** Opening Extracted information block **

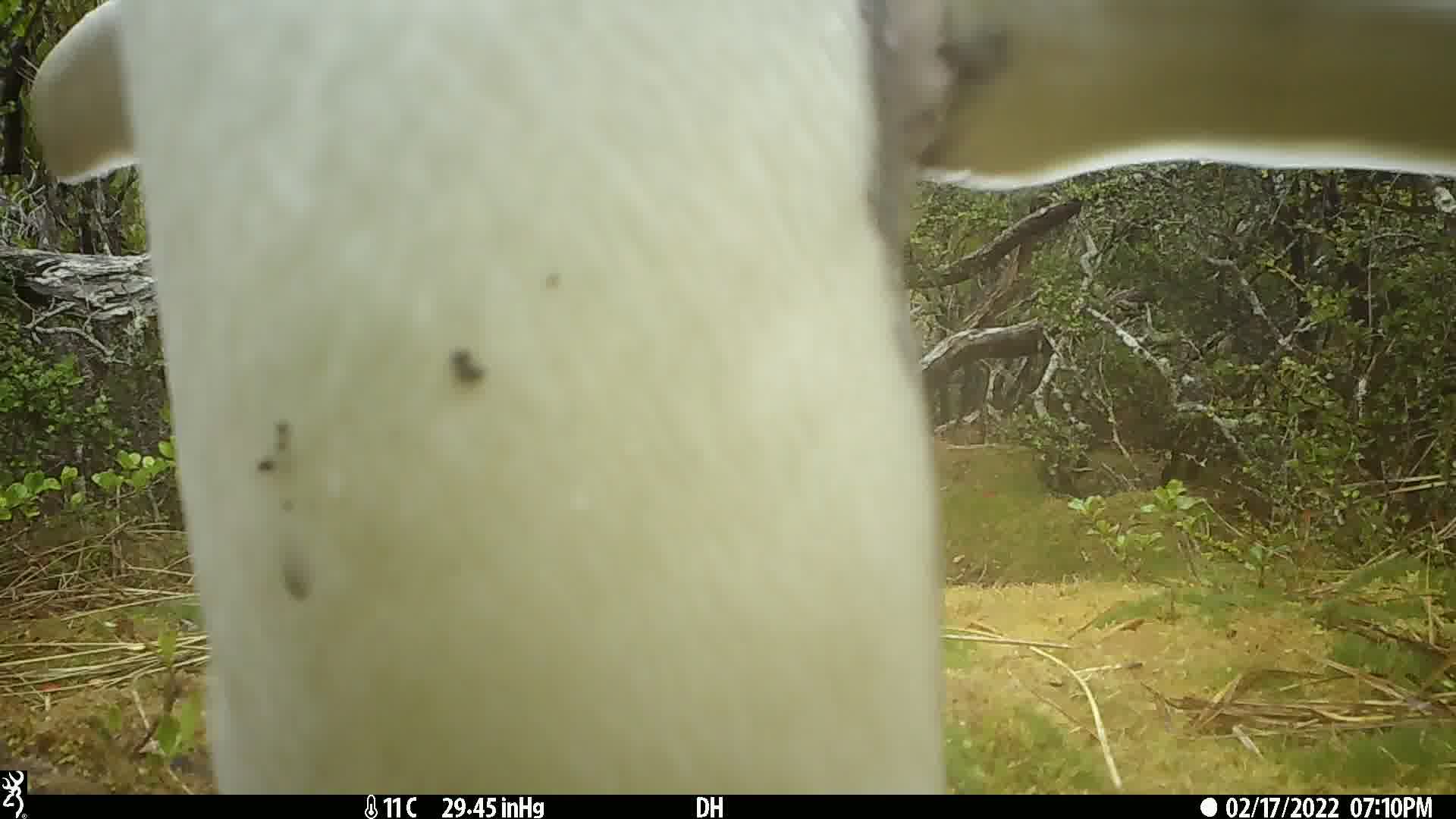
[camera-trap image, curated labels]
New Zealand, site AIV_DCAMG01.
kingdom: Animalia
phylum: Chordata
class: Aves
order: Sphenisciformes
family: Spheniscidae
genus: Megadyptes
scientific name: Megadyptes antipodes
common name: yellow-eyed penguin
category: yellow eyed penguin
Yellow eyed penguin (yellow-eyed penguin) (Megadyptes antipodes).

** Closing Extracted information block **

• [Description of the task]: Above are the records; repeat them exactly, omitting every picture.

• [Output]:
[camera-trap image, curated labels]
New Zealand, site AIV_DCAMG01.
kingdom: Animalia
phylum: Chordata
class: Aves
order: Sphenisciformes
family: Spheniscidae
genus: Megadyptes
scientific name: Megadyptes antipodes
common name: yellow-eyed penguin
category: yellow eyed penguin
Yellow eyed penguin (yellow-eyed penguin) (Megadyptes antipodes).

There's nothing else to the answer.